The children gave one more admiring glance at their decorations, and then ran away to get ready for luncheon.

“What time is she coming?” asked Kitty, as she and Midge tied each other’s hair-ribbons.

“I don’t know, exactly. About four, Mother thought. She told me to show her to her room, and ask her if she’d like tea sent up.”

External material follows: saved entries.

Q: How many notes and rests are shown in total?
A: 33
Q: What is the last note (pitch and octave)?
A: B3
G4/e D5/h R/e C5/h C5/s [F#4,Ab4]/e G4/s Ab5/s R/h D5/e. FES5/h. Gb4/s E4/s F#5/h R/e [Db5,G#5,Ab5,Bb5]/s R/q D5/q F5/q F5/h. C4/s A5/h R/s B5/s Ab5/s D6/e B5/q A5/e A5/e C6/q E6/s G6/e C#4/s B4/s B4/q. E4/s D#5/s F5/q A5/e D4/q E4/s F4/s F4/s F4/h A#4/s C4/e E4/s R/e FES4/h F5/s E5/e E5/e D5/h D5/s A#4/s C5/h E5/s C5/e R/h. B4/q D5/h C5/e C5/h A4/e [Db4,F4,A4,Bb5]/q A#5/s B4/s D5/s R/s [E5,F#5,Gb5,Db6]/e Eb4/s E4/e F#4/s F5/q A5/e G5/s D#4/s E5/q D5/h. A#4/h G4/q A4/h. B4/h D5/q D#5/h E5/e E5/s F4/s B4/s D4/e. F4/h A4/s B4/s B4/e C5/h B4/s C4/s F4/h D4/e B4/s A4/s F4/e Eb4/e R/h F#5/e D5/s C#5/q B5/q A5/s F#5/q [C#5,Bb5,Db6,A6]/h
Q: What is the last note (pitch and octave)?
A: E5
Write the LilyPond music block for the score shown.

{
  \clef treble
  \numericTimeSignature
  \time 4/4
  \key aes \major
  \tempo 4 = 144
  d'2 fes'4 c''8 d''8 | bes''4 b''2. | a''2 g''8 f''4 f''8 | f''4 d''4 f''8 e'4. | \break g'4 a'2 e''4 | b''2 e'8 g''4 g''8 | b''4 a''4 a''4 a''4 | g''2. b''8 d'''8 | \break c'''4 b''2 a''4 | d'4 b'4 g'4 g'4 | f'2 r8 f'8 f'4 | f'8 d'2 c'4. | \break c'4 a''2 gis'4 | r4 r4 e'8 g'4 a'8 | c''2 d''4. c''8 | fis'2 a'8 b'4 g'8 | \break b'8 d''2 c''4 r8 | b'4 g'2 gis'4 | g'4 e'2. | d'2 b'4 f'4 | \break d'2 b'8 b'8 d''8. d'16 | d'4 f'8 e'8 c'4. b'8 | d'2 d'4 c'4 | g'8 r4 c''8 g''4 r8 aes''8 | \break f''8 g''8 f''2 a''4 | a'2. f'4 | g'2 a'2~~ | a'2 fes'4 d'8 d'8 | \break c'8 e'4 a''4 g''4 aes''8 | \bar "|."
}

“Doesn’t it make you feel grown up to do things like that?” asked Kitty, looking at her older sister with admiring eyes.

“Yes—sort of. But I forget it right away again, and feel little-girlish. Come on, Kits, are you ready?”

Luncheon was great fun. Marjorie at one end of the table, and King at the other, felt a wonderful sense of dignity and responsibility. Kitty and Rosy seemed to them very young and childish.

“Will you have some cold beef, Marjorie,” said King, “or a little of the omelet?”

“Both, thank you,” replied Midget, “and a lot of each.”

“Ho! that doesn’t sound like Mother,” said King, grinning.

“I don’t care,” said Marjorie. “Just because I sit in Mother’s place, I’m not going to eat as little as she does! I’d starve to death.”

“All right, sister, you shall have all you want,” and King gave Sarah a well-filled plate for Midget’s delectation.

“Isn’t it fun to be alone?” said Kitty, and then added hastily: “I don’t mean without Mother and Father, I mean without Miss Larkin.”

“Yes,” agreed Marjorie. “I do feel glad that she didn’t come this morning, and we can lunch alone. It’s sort of like a party.”

“I wish it was a party,” said Kitty, “’cause then we’d have ice cream.”

“P’raps we’ll have ice cream a lot, when Miss Larkin gets here,” said Marjorie. “Mother left a letter for her, and it says for her to order everything nice to eat.”

“Then I’m glad she’s coming,” declared Kitty, who loved good things to eat.

After luncheon the hours dragged a little. The house seemed empty and forlorn, and the children didn’t know exactly what to do.

“Why don’t you go over to see Delight?” Kitty asked of her sister; “and then, I’ll go to see Dorothy.”

“I don’t feel like it,” answered Midget. “I feel all sort of lost, and I don’t want Delight, or anybody else—except Mother.”

“Huh!” said King, “squealing already! Chuck it, Mops. Come on outdoors and play tag.”

King’s suggestion proved a good one, for somehow a game of tag in the cool, bracing, outdoor air did them all good, and when at last it was time to dress for afternoon, and to receive Miss Larkin, it was a smiling group of children who awaited the coming guest.